━━━ RECORDS PROVIDED

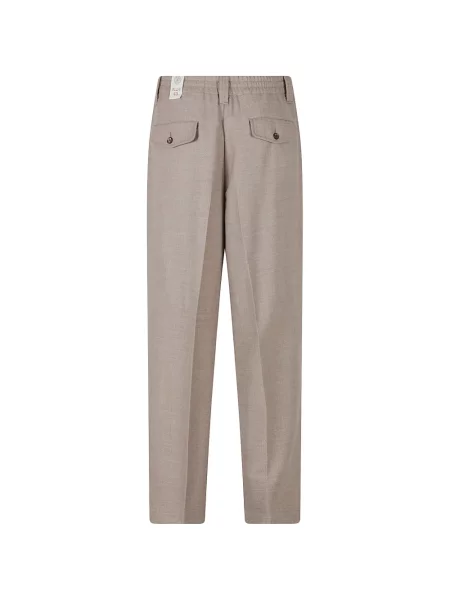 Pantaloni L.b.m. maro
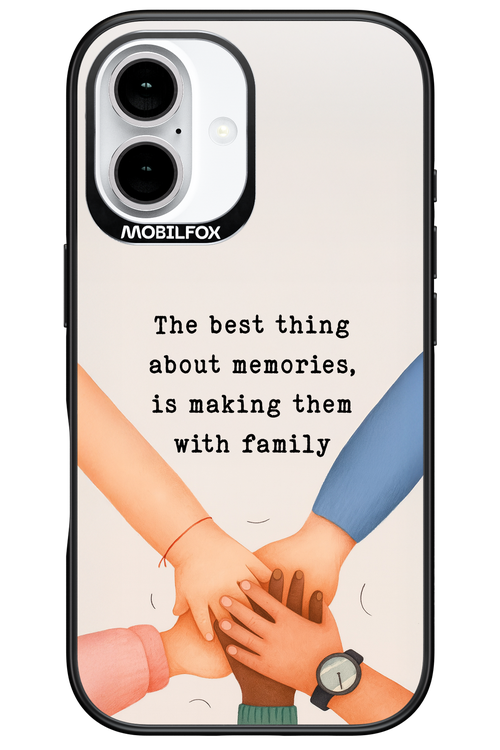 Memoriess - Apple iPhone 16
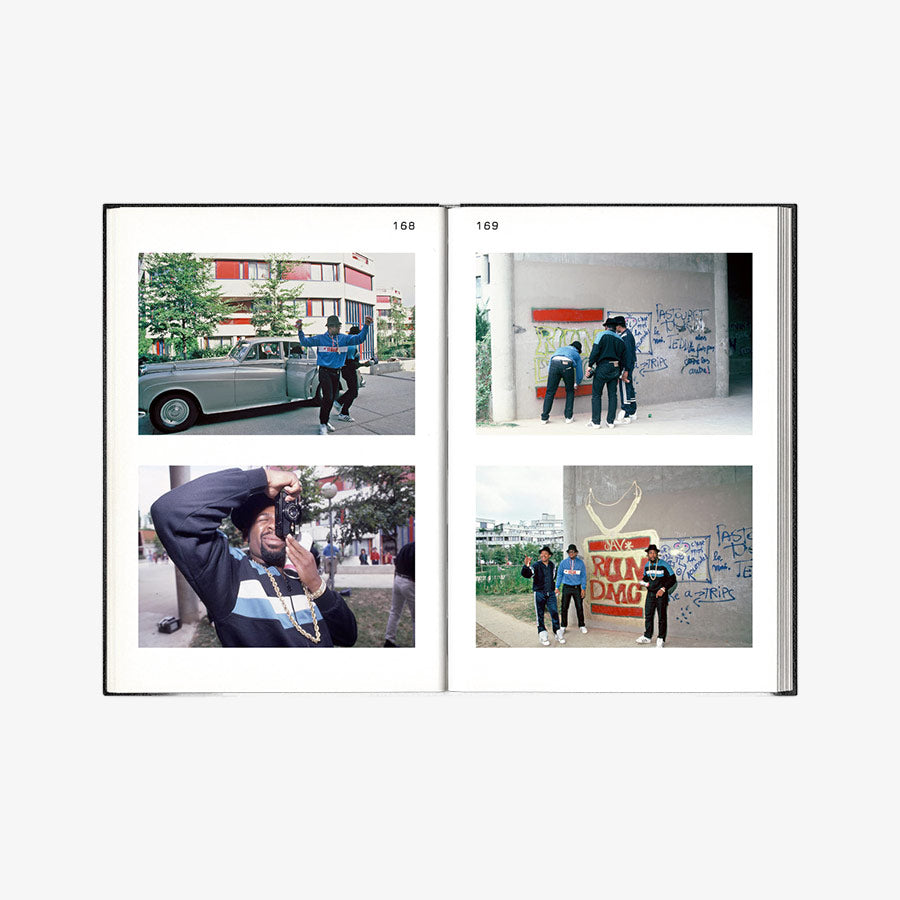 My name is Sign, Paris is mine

━━━━━━
━━━ RECORDS PROVIDED

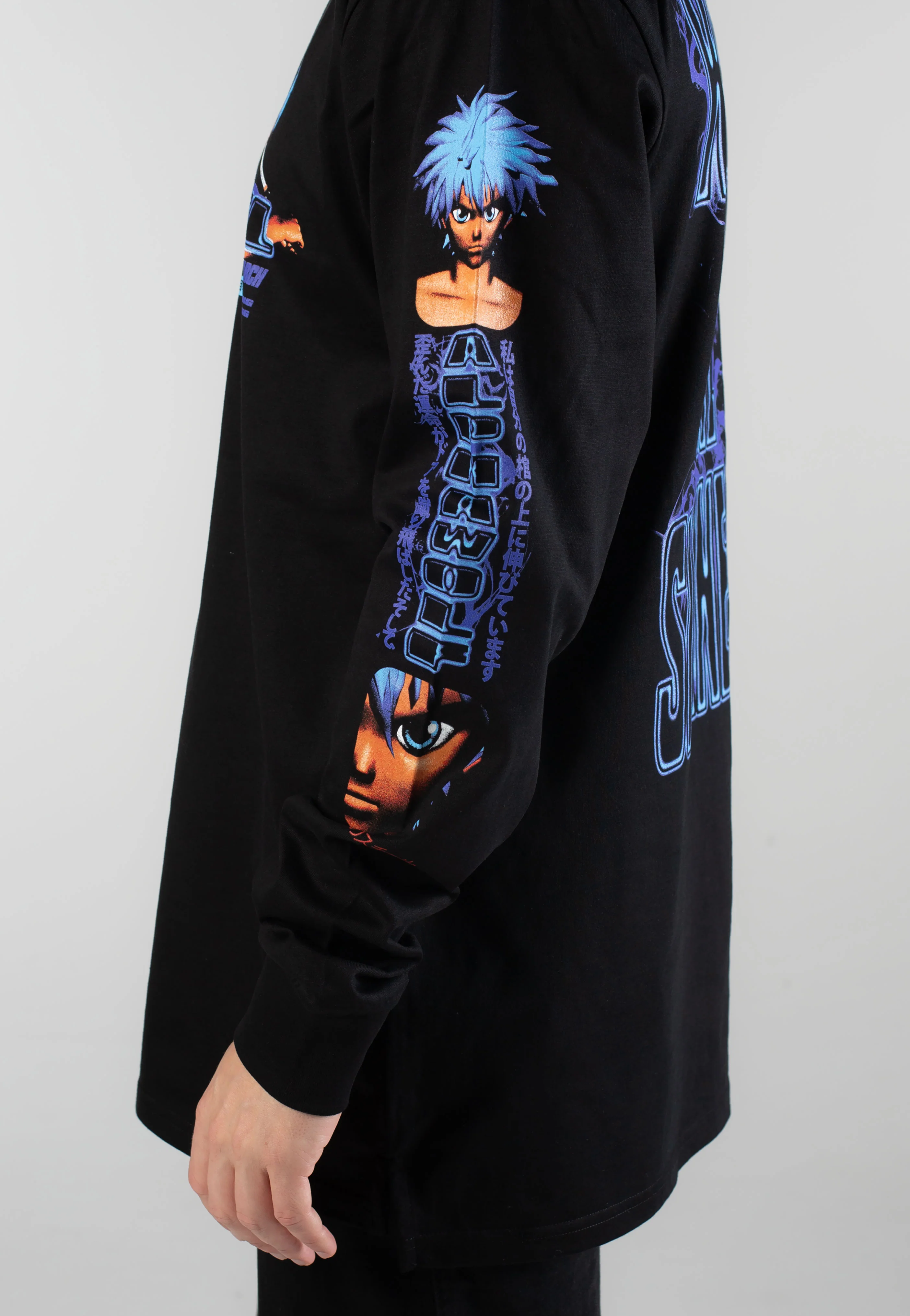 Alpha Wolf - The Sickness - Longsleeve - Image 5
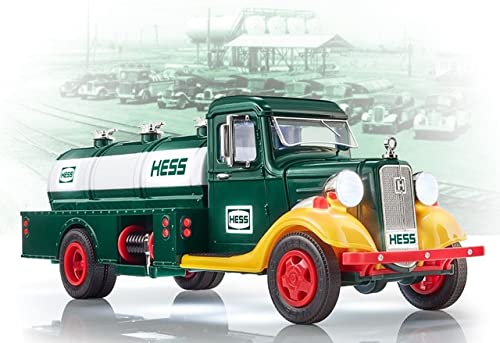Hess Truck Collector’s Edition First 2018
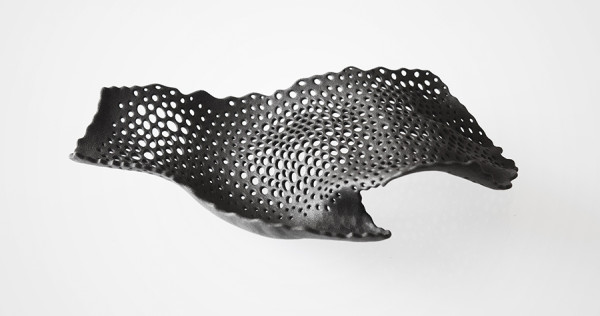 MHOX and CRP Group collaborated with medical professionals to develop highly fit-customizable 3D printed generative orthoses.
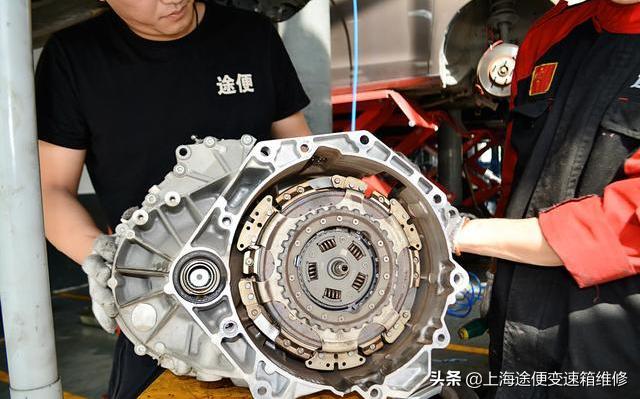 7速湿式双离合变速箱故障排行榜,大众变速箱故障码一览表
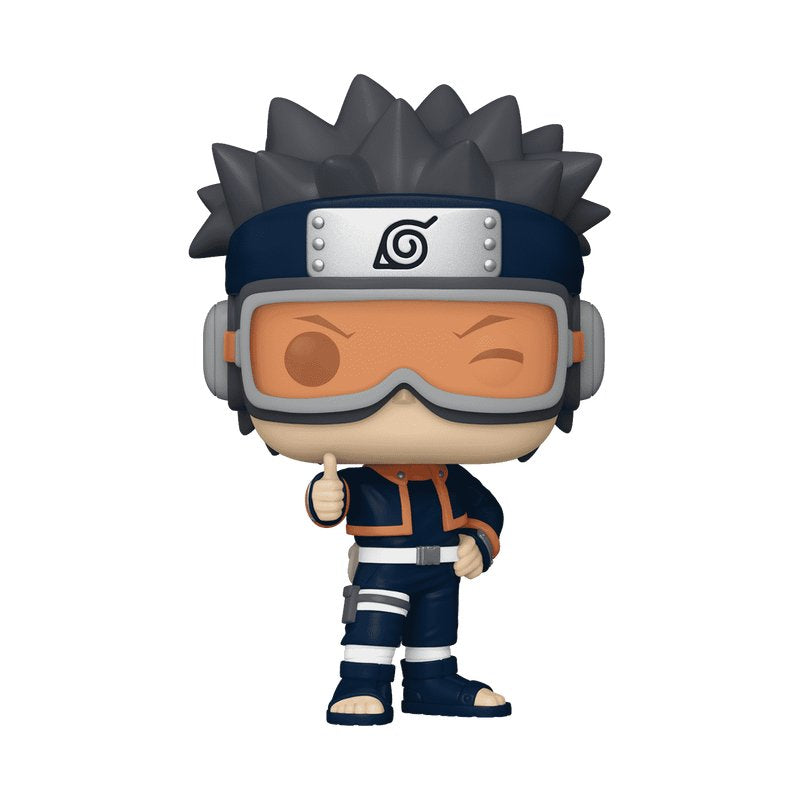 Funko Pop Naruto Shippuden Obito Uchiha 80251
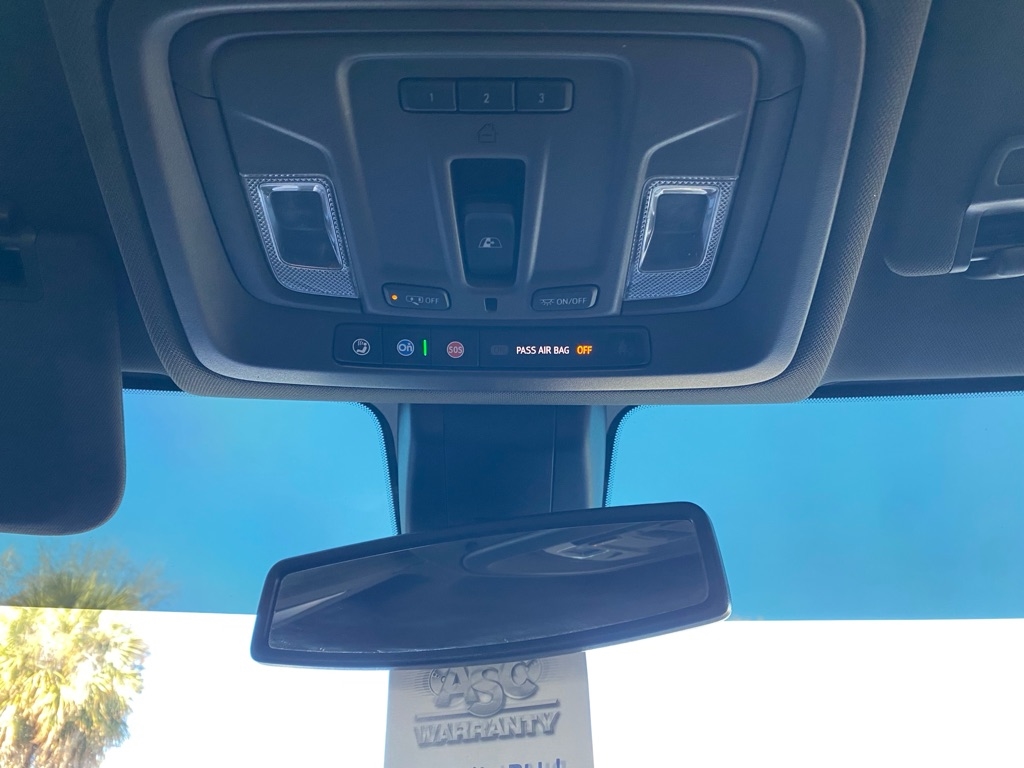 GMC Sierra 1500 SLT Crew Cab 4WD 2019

━━━━━━
━━━ RECORDS PROVIDED

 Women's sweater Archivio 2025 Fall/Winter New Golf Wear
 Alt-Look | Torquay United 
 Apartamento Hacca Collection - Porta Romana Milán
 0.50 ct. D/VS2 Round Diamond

━━━━━━

Repeat exactly the lines above, from the line that contains "7速湿式双离合变速箱故障排行榜,大众变速箱故障码一览表" down through the line that contains "GMC Sierra 1500 SLT Crew Cab 4WD 2019". Include both of those lines and none of the pictures.

 7速湿式双离合变速箱故障排行榜,大众变速箱故障码一览表
 Funko Pop Naruto Shippuden Obito Uchiha 80251
 GMC Sierra 1500 SLT Crew Cab 4WD 2019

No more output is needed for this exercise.